Connaissant la sévérité du "Trump derangement syndrom" qui affecte Hollywood dans son ensemble, il est très cohérent que les trois stars Emma Stone, Joaquin Phoenix et Pedro Pascal, connus pour leur position tranchée sur la question, soit présents au casting du film. Ici il ne s'agit pas tenter de représenter avec sincérité des personnages avec leurs valeurs, leurs envies et leurs aspirations et de les confronter honnêtement pour laisser au spectateur la liberté de se faire son opinion sur des points de vue différents. Tout doit conduire à la condamnation du personnage de Joe Cross.
J'exagère un peu car dans sa première moitié, on suit à peu près la logique d'un film dramatique. Et soudain, Ari Aster décide de faire dérailler son propre film, en ajoutant une sous-intrigue à base d'antifa terroriste. La suite est une sorte de resucé de Falling Down avec Michael Douglas, sans l'intelligence, et cela dure... longtemps.
Hormis ce problème d'écriture fondamental, le film est plutôt compétent sur les plans techniques : la photographie de Darius Kondhji est très lisible, même dans les scènes nocturnes, l'ambiance sonore est plutôt habile en particulier la scène avec la musique de Katy Perry.
On regrettera la sous-exploitation de la plupart du casting mais cela tient essentiellement aux problèmes d'écriture déjà mentionnés.

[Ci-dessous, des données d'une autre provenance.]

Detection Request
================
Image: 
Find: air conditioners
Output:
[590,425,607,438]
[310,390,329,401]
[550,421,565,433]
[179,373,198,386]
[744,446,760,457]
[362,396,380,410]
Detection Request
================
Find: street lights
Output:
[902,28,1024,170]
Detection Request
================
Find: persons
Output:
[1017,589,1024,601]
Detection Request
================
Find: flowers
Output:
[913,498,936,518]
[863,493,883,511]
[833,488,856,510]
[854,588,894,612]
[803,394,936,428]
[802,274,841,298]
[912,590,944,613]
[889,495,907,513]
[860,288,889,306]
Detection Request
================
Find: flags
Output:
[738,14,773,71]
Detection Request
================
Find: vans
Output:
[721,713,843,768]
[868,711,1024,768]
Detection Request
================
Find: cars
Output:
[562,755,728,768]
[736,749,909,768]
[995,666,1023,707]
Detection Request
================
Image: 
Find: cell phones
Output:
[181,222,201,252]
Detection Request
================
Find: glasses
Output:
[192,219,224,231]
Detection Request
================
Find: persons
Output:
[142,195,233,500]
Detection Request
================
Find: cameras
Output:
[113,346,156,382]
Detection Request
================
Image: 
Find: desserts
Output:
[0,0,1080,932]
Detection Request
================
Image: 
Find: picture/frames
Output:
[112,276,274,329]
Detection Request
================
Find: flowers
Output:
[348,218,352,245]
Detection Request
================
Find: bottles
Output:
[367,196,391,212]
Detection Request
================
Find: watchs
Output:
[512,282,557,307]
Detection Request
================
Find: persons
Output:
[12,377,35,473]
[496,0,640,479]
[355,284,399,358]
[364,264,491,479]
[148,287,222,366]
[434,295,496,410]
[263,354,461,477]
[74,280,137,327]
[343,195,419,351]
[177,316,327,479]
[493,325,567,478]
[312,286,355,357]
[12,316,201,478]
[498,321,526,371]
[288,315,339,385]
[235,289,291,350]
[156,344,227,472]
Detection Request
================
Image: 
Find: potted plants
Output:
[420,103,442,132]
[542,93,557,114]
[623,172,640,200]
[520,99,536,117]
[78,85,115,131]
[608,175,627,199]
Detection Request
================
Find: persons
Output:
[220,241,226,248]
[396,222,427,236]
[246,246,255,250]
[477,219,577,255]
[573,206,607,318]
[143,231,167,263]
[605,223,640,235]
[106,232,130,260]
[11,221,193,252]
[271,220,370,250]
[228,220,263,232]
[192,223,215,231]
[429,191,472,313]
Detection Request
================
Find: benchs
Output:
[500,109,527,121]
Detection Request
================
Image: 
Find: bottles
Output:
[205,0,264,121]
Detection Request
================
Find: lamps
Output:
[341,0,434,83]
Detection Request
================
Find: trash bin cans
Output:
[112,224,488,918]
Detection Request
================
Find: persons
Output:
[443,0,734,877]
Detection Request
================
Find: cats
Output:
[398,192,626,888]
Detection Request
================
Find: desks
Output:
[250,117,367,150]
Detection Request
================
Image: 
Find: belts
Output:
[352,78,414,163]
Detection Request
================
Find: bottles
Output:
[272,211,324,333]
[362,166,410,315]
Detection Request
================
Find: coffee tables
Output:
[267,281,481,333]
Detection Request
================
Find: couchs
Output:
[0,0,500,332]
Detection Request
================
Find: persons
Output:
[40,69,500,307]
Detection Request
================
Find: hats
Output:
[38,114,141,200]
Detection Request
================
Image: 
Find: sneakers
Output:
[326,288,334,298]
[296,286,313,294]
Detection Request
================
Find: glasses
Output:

Finalement, il ne suffit pas de faire de belles images pour un bon film, le style seul est rarement suffisant pour faire une œuvre qui tient debout. Il faut avant tout un sujet, une manière de le traiter et une réflexion qui se traduit par des personnages humains, cohérents et envers qui l'empathie est possible. C'est ce qui manque fondamentalement à ce film et à quantités d'autres qui sortent toutes les semaines au cinéma. Parfois quand je repense à certains films je n'arrive plus à savoir s'il s'agit d'un film de Yorgos Lanthimos, de Ruben Ostlund, d'Ari Aster, de Gareth Edwards, d'Alex Garland ou de Jonathan Glazer tant ils usent des mêmes ficelles d'écriture.